Copyright 2016,

Lifespring Hospitals Saves Mothers and new-borns Using a Low Cost Model

Lifespring Hospitals has come up with an innovative model to provide low-cost maternity care to thousands of women

When Loretta Selvakumar was expecting her first child in 1994, she was elated. But nine months later, when she delivered a healthy baby boy in a government hospital in Bangalore, his life was cruelly cut short after he slipped off a table. She promised herself that no matter how costly, her next delivery would be at a private hospital with better care.

Selvakumar has since had three children, all born in a private hospital. But even though the number of private hospitals has gone up dramatically since 1994, the differential cost to deliver a baby at a government hospital versus a private one has gone up exponentially.

 The rising costs are a significant reason why India has the highest number of maternal deaths in the world at 56,000 a year, or one every 10 minutes.

This was something M Ayyappan, chairman & managing director, HLL Lifecare Limited, observed on his many visits across the country. He says, “I’ve seen the real face of India; like in Uttar Pradesh, I’ve seen young girls at 16-17 deliver 5-6 children and still carrying.” It was a good thing too that this issue caught Ayyappan’s eye because he decided to do something about it.

Ayyappan was brought into HLL Lifecare in 2003 with a clear mandate to diversify the company’s revenues of Rs 163 crore that came largely from its contraceptive business. As he charted his expansion plan, he knew he had to improve the delivery of healthcare, especially in the space of mother and child. With this in mind, he roped in KPMG to prepare a financial plan.

Ayyappan brought in Anant Kumar, who was working with a trust of HLL, as CEO to run a pilot of his dream—a low-cost, high quality maternity hospital. And Lifespring Hospitals Private Ltd was born. It is a joint venture between the government, HLL and Acumen Fund, a global non-profit venture fund.

Since 2005, Lifespring has grown to 12 hospitals in Hyderabad. It charges Rs 4,000 for a normal delivery and Rs 9,000 for a delivery by Caesarean section. This is almost half the cost of a private hospital delivery.

While the service aspect of delivering a child in a hospital remains almost the same, what Ayyappan and his team have done is crack the low-cost model for maternity hospitals.

Kumar helped make Ayyappan’s vision a reality by working on the very first pilot and building the other 12 hospitals. In an earlier interview to Forbes India, Kumar said, “We keep [our costs] low from the time we design the hospital. We have a lease agreement over time and this brings down our capex. Former schools, apartment buildings, old godowns are converted into hospitals so our cost of setting up is much lower.”

Apart from lowering their infrastructure costs, Kumar says, they look at the business as “low cost meant volume like a low cost airline”. Every month, at least 100 babies are delivered in each of their hospitals, which have a capacity of 20-25 beds.


A third area way Lifespring has lowered costs is by relying on vendors. For example, in an in-house pharmacy, usually, there is pilferage, expiry of products or high inventory costs.

Lifespring has entered into an agreement where supply is just-in-time, which reduces their costs significantly.

Finally, Lifespring also trains nurses to be midwives, bringing down the need to recruit more doctors as well as the costs. Not only do the trained nurses assist doctors, they also help with billing and administrative work. “When we utilise our resources efficiently, cost comes down,” said Kumar.

Image: Moses for Forbes India

It is this need to utilise resources optimally that has kept their expansion plans confined to Hyderabad. “We will do serious mapping, go to one city and build that cluster.

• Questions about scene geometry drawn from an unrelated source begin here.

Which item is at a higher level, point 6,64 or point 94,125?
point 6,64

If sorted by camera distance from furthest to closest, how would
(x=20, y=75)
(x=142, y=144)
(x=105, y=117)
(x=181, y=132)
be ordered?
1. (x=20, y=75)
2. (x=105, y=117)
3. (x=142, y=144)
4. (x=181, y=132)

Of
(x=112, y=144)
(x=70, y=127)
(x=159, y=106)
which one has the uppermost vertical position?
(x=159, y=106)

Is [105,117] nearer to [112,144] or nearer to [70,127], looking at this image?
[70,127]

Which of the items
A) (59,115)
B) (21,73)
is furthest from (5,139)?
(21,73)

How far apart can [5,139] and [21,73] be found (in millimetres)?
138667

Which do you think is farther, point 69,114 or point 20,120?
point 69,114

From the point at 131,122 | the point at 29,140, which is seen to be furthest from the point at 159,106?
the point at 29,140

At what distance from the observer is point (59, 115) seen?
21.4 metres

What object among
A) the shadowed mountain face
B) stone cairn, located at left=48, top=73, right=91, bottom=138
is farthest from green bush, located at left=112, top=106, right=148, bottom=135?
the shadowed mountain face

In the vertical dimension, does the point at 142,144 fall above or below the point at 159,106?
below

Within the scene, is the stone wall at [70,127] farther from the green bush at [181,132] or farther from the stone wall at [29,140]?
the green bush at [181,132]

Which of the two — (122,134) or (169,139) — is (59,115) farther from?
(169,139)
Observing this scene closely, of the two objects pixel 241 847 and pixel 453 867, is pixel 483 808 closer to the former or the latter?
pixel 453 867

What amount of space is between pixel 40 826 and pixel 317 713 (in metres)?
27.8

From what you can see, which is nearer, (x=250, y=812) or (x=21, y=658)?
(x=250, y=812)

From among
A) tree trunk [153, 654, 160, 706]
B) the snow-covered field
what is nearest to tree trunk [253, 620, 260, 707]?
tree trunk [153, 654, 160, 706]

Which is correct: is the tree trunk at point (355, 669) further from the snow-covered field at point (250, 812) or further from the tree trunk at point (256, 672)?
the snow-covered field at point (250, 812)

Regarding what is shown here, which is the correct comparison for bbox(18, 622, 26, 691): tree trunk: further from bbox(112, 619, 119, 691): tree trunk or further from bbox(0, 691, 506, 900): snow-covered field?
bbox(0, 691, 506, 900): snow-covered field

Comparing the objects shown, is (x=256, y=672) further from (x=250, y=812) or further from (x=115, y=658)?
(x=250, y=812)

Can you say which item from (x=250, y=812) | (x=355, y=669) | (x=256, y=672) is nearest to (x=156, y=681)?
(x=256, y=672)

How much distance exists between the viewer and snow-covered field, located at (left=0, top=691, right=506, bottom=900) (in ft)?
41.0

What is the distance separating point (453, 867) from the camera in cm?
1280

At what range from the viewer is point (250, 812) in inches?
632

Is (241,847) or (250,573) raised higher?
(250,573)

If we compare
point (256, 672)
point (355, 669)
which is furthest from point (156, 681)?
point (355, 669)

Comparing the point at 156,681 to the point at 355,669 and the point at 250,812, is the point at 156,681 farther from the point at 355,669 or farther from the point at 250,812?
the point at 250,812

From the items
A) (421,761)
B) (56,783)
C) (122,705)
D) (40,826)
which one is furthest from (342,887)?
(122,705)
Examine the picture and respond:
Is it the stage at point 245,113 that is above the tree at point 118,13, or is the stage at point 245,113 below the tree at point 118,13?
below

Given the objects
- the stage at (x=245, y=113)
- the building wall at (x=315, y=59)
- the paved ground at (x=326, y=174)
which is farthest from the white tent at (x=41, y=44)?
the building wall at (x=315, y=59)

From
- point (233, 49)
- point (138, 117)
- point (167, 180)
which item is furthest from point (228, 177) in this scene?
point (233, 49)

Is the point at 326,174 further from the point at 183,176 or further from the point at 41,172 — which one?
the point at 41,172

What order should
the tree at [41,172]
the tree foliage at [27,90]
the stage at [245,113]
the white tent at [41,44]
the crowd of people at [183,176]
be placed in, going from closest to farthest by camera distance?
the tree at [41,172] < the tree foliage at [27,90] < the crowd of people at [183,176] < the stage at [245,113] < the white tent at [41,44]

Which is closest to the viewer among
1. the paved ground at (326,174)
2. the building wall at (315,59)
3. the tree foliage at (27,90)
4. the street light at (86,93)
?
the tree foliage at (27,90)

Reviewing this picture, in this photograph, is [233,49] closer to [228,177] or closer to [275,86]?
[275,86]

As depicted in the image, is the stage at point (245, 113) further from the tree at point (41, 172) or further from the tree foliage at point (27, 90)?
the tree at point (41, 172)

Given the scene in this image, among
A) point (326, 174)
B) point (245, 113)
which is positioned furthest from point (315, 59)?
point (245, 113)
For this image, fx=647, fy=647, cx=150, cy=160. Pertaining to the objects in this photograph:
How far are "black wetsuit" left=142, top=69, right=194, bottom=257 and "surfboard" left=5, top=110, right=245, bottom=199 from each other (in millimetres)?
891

This ensures an effective use of resources,” Kumar says. In the next five years, they plan to look at Delhi, Mumbai and Ahmedabad.

Lifespring earlier planned to expand to 100 hospitals by 2012, but couldn’t because of funding issues. Ayyappan and his team have now deferred their plan to touch the 100-hospital mark by five years. But he is confident. “We are talking to private equity holders. In one to two months, there will be more investors coming,” he says.